The peer-reviewed paper Ostrzenski wrote about it got a lot of attention in the interblags, but not all of it was of the "here we go; let's all have orgasms" variety -- plenty of places poked holes (heh) in the research, so here's the other side of things.


Indiana University Professor Debbie Herbenick wrote on the Daily Beast that the case report by itself doesn't have much value.

"It's a single case study involving the dissection of the body of one woman whose sexual experiences are unknown to us," she wrote "Did she find G-spot stimulation to be pleasurable or erotic or more or less likely to lead to orgasm? We don't know. We also don't know much about the anatomical structure identified in the study, described as being bluish and grapelike in appearance. We don't know how many women (if any) have similar structures. And we certainly don't know if the structure has anything to do with G-spot stimulation, sexual pleasure, erotic sensations, or orgasm. It's not like body parts come with pre-labeled signs indicating what they are -- and calling this structure the "G spot" doesn't make it so."

Ouch.

Though Ostrzenski found structures that "resemble erectile tissue -- normally found in areas such as the clitoral body," Rutgers University Professor Barry Komisaruk told New Scientist that the find is "akin to concluding that the Empire State Building is New York City."

Another researcher told the magazine that until the tissues are actually analyzed instead of just looked at, "the significance of the organ that has been uncovered is unclear."

Beverly Whipple, also from Rutgers, was the researcher who popularized the term "G spot" in the early '80s, according to the L.A. Times. She told the paper Ostrzenski didn't find it because "there is not an 'it'... It is not one entity."

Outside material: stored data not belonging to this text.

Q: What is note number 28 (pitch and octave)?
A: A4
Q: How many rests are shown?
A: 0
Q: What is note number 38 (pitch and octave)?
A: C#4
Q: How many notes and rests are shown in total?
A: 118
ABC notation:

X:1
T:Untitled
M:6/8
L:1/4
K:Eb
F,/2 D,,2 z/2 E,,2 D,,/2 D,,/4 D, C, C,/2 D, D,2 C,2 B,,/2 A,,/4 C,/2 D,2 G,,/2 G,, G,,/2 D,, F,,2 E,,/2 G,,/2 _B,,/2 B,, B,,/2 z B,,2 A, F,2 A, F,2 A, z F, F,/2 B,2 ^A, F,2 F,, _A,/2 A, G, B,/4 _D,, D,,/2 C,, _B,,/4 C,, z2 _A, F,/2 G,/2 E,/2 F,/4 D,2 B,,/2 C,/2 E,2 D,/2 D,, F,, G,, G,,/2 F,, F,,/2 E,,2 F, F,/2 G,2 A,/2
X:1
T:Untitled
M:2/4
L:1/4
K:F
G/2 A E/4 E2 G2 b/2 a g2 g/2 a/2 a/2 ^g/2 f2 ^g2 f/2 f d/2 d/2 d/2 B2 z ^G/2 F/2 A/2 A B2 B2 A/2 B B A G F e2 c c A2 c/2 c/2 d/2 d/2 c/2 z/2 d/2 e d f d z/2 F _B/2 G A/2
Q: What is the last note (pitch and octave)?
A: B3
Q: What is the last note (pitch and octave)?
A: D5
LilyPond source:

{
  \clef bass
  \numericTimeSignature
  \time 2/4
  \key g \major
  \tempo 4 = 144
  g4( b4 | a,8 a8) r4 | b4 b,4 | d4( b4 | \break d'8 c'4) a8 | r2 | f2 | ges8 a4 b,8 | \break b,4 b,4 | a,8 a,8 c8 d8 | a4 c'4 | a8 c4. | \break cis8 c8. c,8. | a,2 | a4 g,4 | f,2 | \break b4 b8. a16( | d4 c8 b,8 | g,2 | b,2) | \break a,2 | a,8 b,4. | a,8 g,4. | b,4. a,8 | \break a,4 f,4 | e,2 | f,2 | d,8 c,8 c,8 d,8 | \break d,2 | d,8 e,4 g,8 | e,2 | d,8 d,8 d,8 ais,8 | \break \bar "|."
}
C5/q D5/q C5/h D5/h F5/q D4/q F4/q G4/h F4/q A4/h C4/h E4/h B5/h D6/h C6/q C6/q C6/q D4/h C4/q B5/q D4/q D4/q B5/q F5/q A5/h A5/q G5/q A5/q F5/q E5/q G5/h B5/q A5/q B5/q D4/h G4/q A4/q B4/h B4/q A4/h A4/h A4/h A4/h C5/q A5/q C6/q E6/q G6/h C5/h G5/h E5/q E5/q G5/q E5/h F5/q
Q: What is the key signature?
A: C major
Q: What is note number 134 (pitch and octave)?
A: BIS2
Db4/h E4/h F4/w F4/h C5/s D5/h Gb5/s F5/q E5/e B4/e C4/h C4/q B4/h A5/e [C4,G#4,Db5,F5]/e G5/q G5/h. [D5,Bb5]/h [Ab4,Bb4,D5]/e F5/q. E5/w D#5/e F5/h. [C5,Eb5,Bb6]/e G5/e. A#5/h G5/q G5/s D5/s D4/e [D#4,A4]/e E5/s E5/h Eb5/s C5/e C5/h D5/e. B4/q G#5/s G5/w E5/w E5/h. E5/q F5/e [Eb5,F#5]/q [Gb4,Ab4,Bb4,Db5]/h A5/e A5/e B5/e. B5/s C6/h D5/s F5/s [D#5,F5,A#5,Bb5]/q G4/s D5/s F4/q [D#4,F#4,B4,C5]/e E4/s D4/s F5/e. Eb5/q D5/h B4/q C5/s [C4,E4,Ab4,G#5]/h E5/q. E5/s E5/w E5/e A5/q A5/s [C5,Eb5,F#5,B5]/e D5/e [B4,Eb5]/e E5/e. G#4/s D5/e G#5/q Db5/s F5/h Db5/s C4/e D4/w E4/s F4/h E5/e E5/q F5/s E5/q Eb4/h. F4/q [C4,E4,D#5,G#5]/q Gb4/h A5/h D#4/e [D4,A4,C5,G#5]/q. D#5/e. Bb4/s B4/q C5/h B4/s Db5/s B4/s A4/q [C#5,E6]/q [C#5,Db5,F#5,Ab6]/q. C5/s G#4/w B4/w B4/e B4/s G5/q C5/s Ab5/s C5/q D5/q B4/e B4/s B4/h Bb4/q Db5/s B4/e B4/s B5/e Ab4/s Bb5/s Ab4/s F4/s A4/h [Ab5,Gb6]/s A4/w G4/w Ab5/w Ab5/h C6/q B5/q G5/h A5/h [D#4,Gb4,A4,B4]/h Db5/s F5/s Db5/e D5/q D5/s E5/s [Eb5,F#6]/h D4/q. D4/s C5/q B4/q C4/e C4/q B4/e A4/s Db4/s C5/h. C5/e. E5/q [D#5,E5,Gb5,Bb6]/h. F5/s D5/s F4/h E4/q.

Over at Scientific American, researcher and textbook author Ricki Lewis criticized the study on several fronts: The first problem, she said, was that the report was based on one person's anatomy.

"Case reports are okay in medical journals, for a rare condition perhaps," she said, "but claiming discovery of a new body part -- a spleen, for example -- requires finding it in more than one body."

(Ostrzenski said that's what he plans to do, but he hasn't yet.)

Lewis also criticized the review system that let Ostrzenski's paper into the discourse, pointing out that in the paper, he mixes up the sexual G spot with a genetic "G spot," which is a reference to a specific DNA sequence and not at all to sex.

"I don't really care about the status of the G-spot," she said. "My greater concern is with the peer review process that this paper passed."

Author and researcher Petra Boynton also has an extensive blog post about the media hype around "discoveries" like this one and of G-spot coverage in general, if you're interested.